*** Opening of Material shown ***

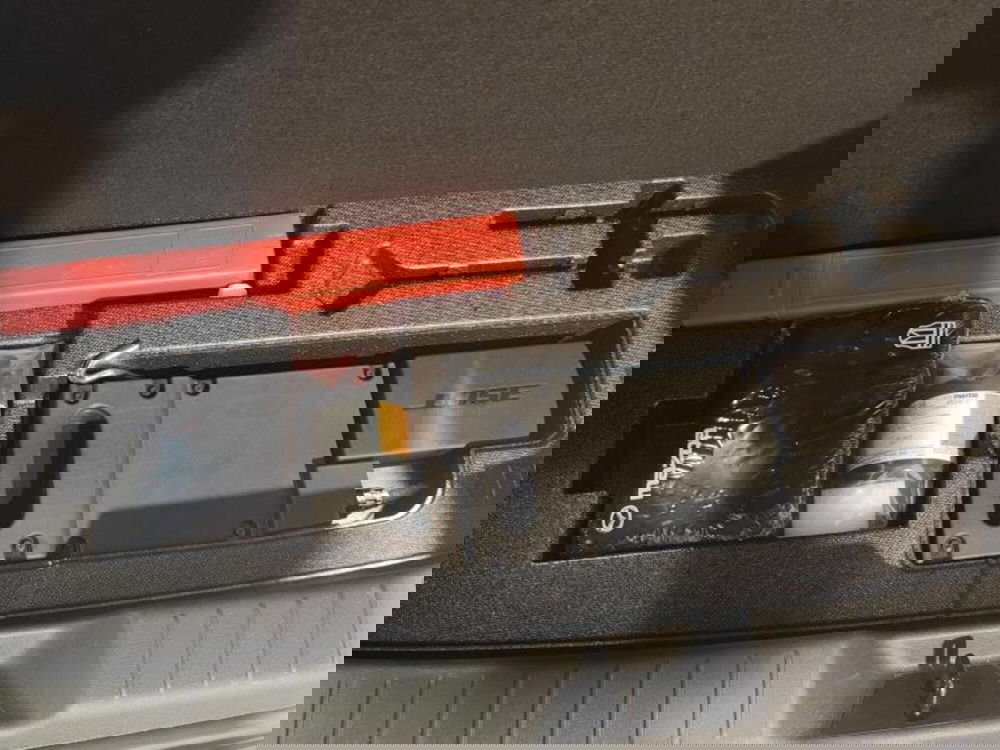 Mazda MX-30 R-EV usata a Genova (19)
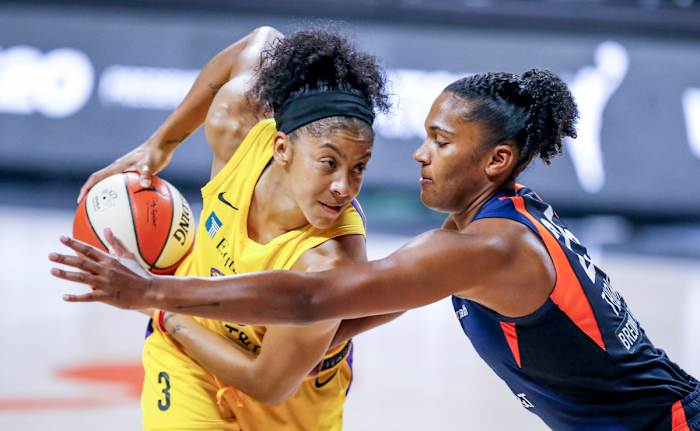 Candace Parker shielding the ball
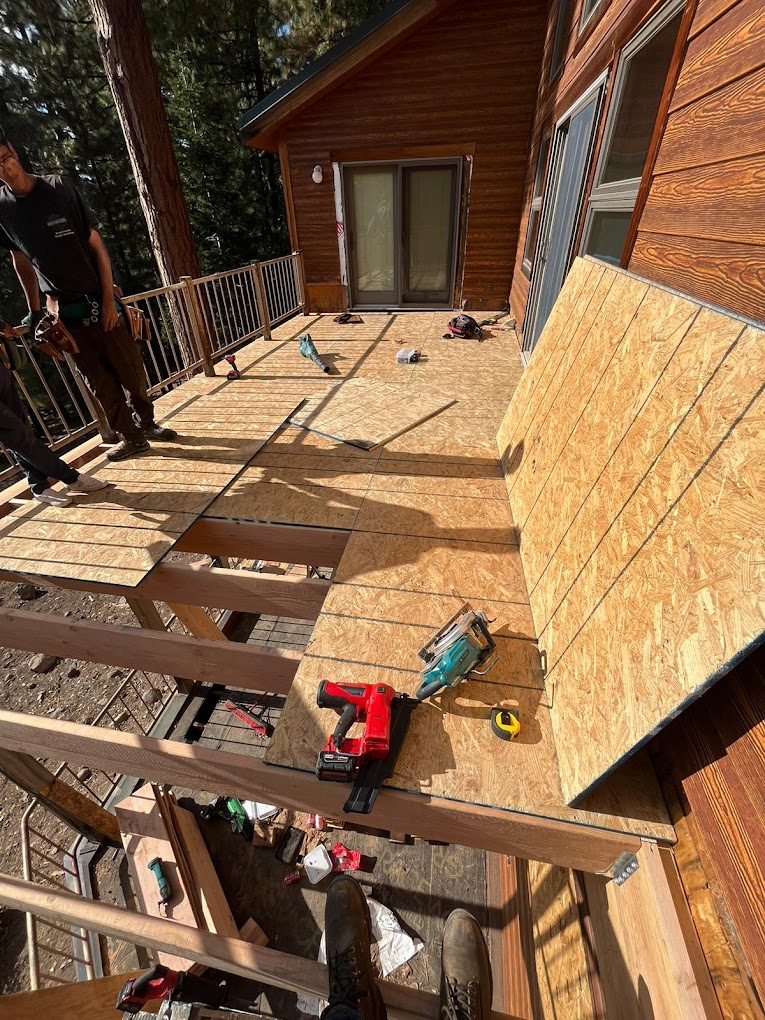 Manny's Metal Roofing Image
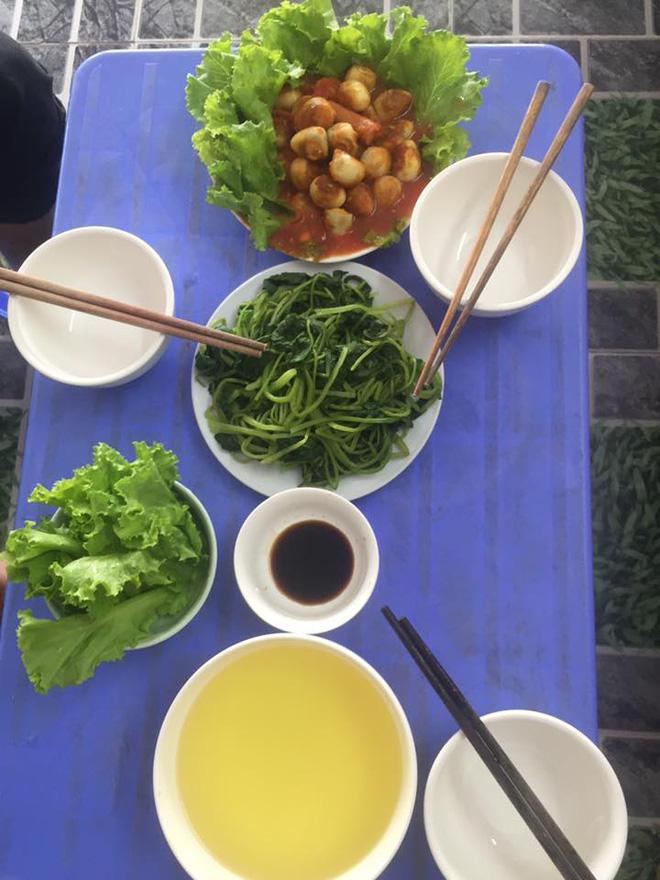 Ngao ngán trào lưu khoe cơm giá rẻ, bà mẹ cao tay khoe bữa ăn 5.000 đồng siêu chất-2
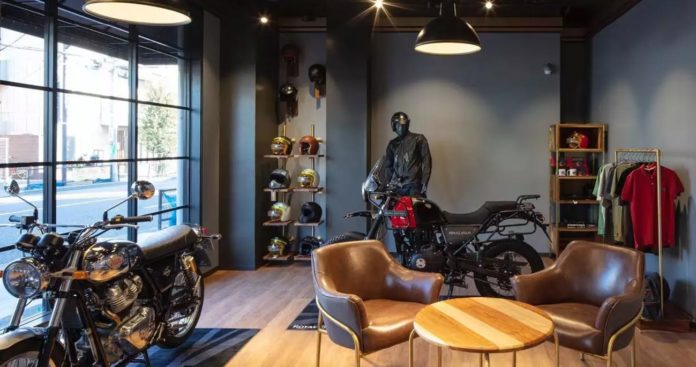 Royal-Enfield-Japan-Showroom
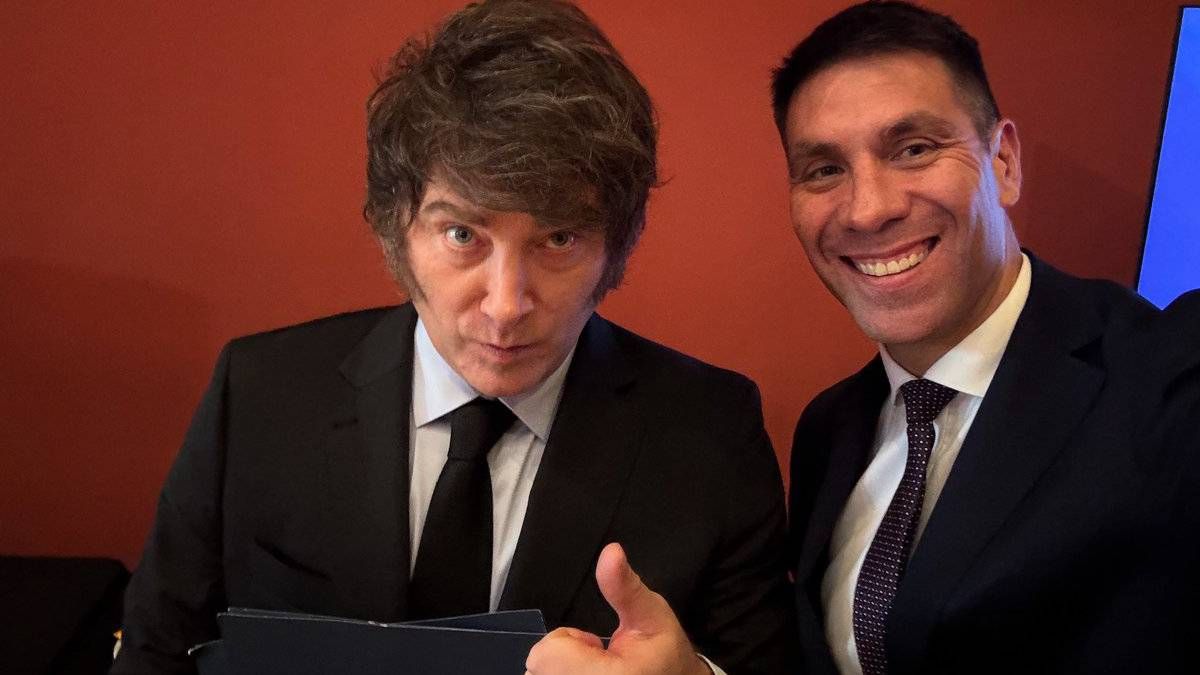 Facundo Correa Llano y el presidente Javier Milei, luego de que el diputado nacional fuera ungido como presidente de La Libertad Avanza en Mendoza. Facundo Correa Llano y el presidente Javier Milei, luego de que el diputado nacional fuera ungido como presidente de La Libertad Avanza en Mendoza.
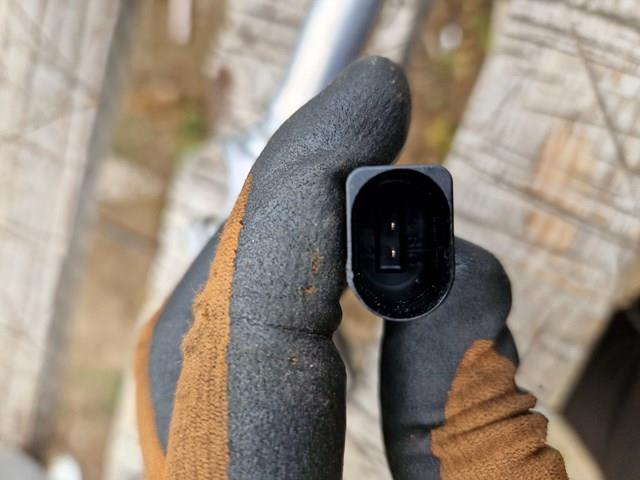 Передній датчик ABS 4M0927803C VAG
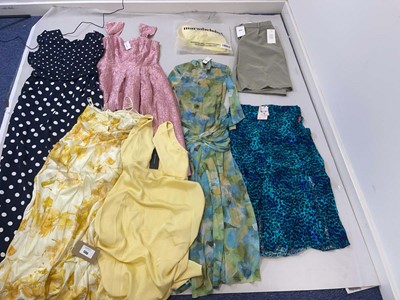 Lot 1386 - Clothing to include French Connection,...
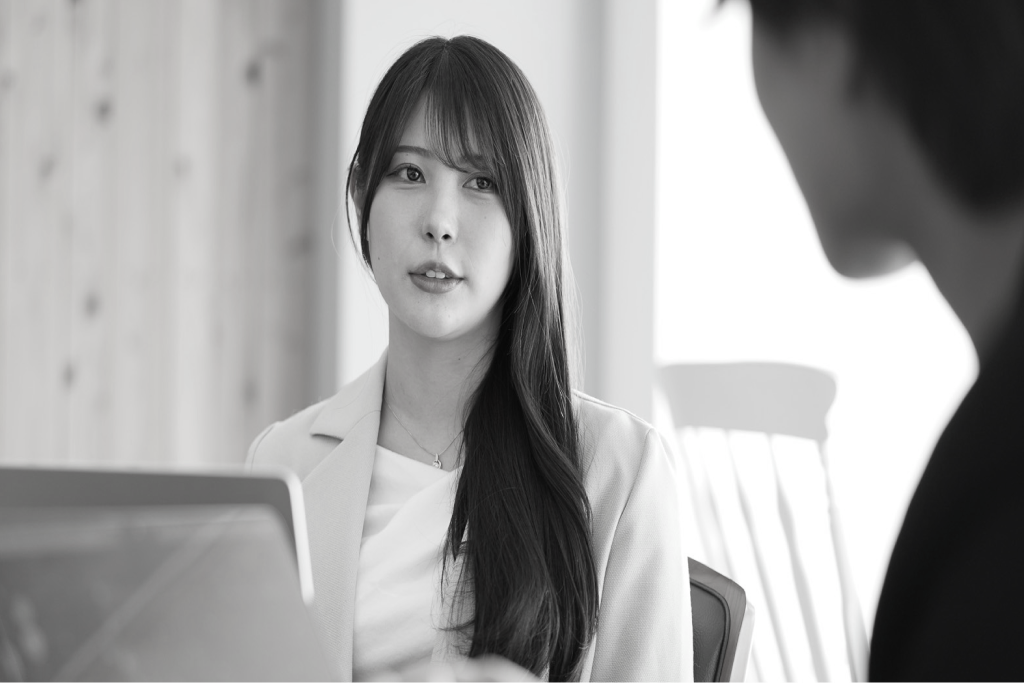 打ち合わせで話を聞く社員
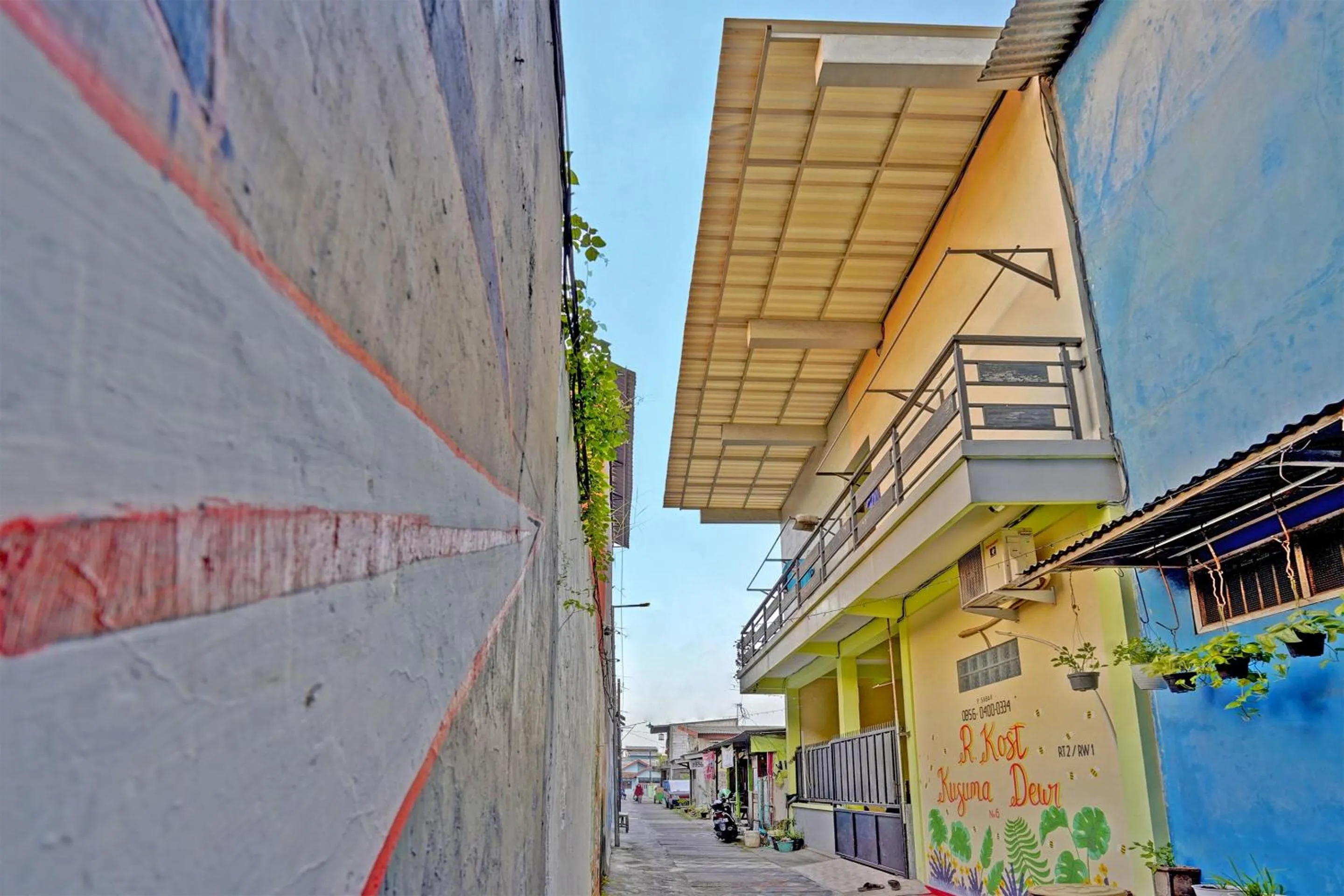 Facade/entrance in OYO Life 91884 Kost Kusuma Dewi Syariah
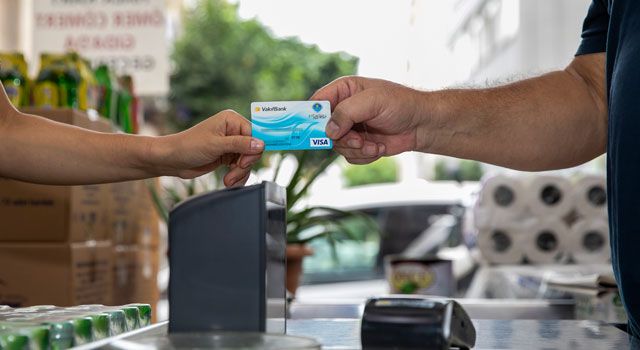 Mersin Büyükşehir Belediyesi, Halk Kart'ın Kasım Ayı Tutarlarını Yatırdı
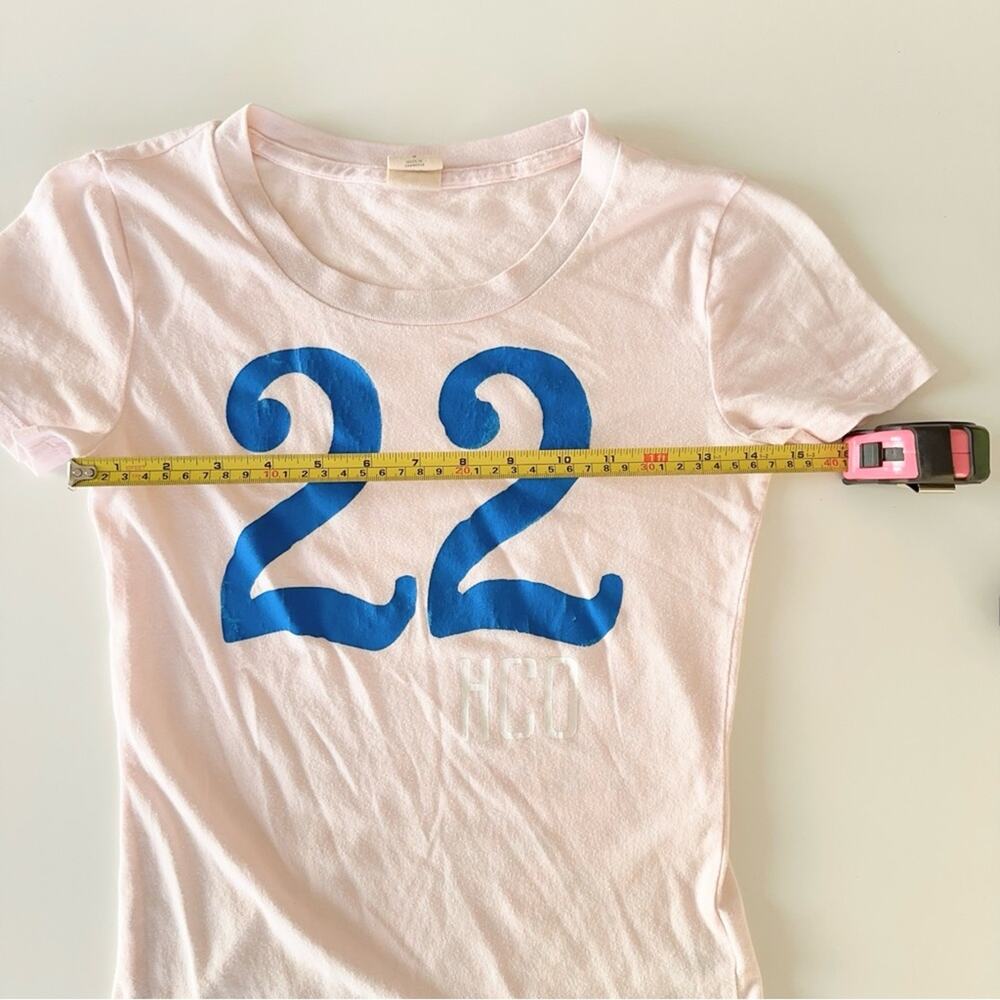 Y2K Hollister 22 Graphic Baby Tee Pink Sporty Number 22 Print Fitted Shirt S - Picture 7 of 8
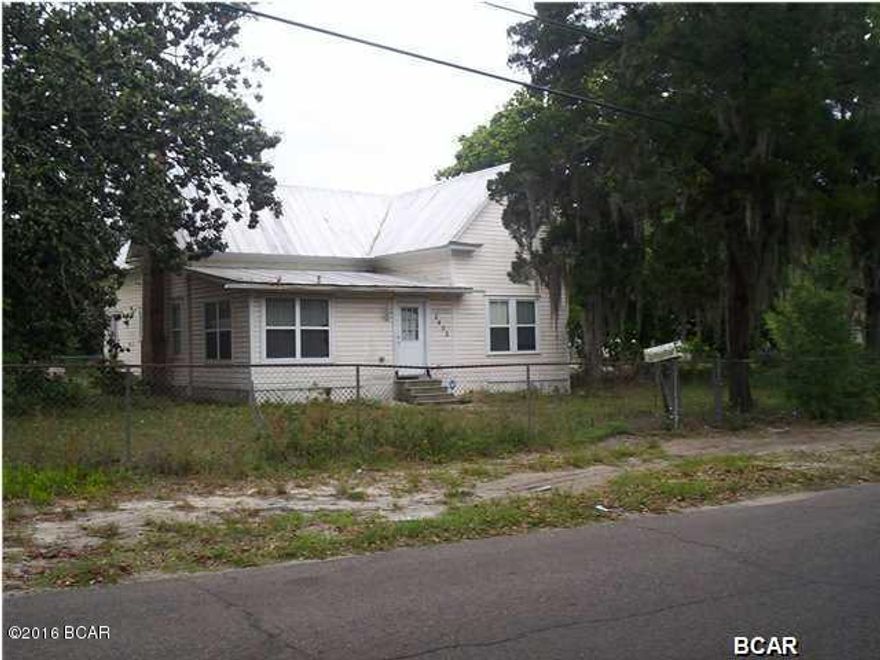 Short walk to St. Andrews Bay in the Trendy Historical Part Of Town. Centrally located and has become the desired location for remodeling and restoration projects. This home has had updates to the electrical, plumbing, windows, kitchen cabinets & deep sinks. Sturdy 5/8 inch tongue & groove wood floor underneath. Very large corner lot (3 lots totaling .636 acres.) with mature hardwood trees. Effective year 1965. If you're looking for a  Vintage Home remodeling project close to the water, dining, and entertainment.....you've found it!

*** Close of Material shown ***

▸ Task prompt
Lines from the one containing "打ち合わせで話を聞く社員" through the end of the listing, both included, are to be restated exactly, and pictures are to be left out.

▸ Exercise response
 打ち合わせで話を聞く社員
 Facade/entrance in OYO Life 91884 Kost Kusuma Dewi Syariah
 Mersin Büyükşehir Belediyesi, Halk Kart'ın Kasım Ayı Tutarlarını Yatırdı
 Y2K Hollister 22 Graphic Baby Tee Pink Sporty Number 22 Print Fitted Shirt S - Picture 7 of 8
 Short walk to St. Andrews Bay in the Trendy Historical Part Of Town. Centrally located and has become the desired location for remodeling and restoration projects. This home has had updates to the electrical, plumbing, windows, kitchen cabinets & deep sinks. Sturdy 5/8 inch tongue & groove wood floor underneath. Very large corner lot (3 lots totaling .636 acres.) with mature hardwood trees. Effective year 1965. If you're looking for a  Vintage Home remodeling project close to the water, dining, and entertainment.....you've found it!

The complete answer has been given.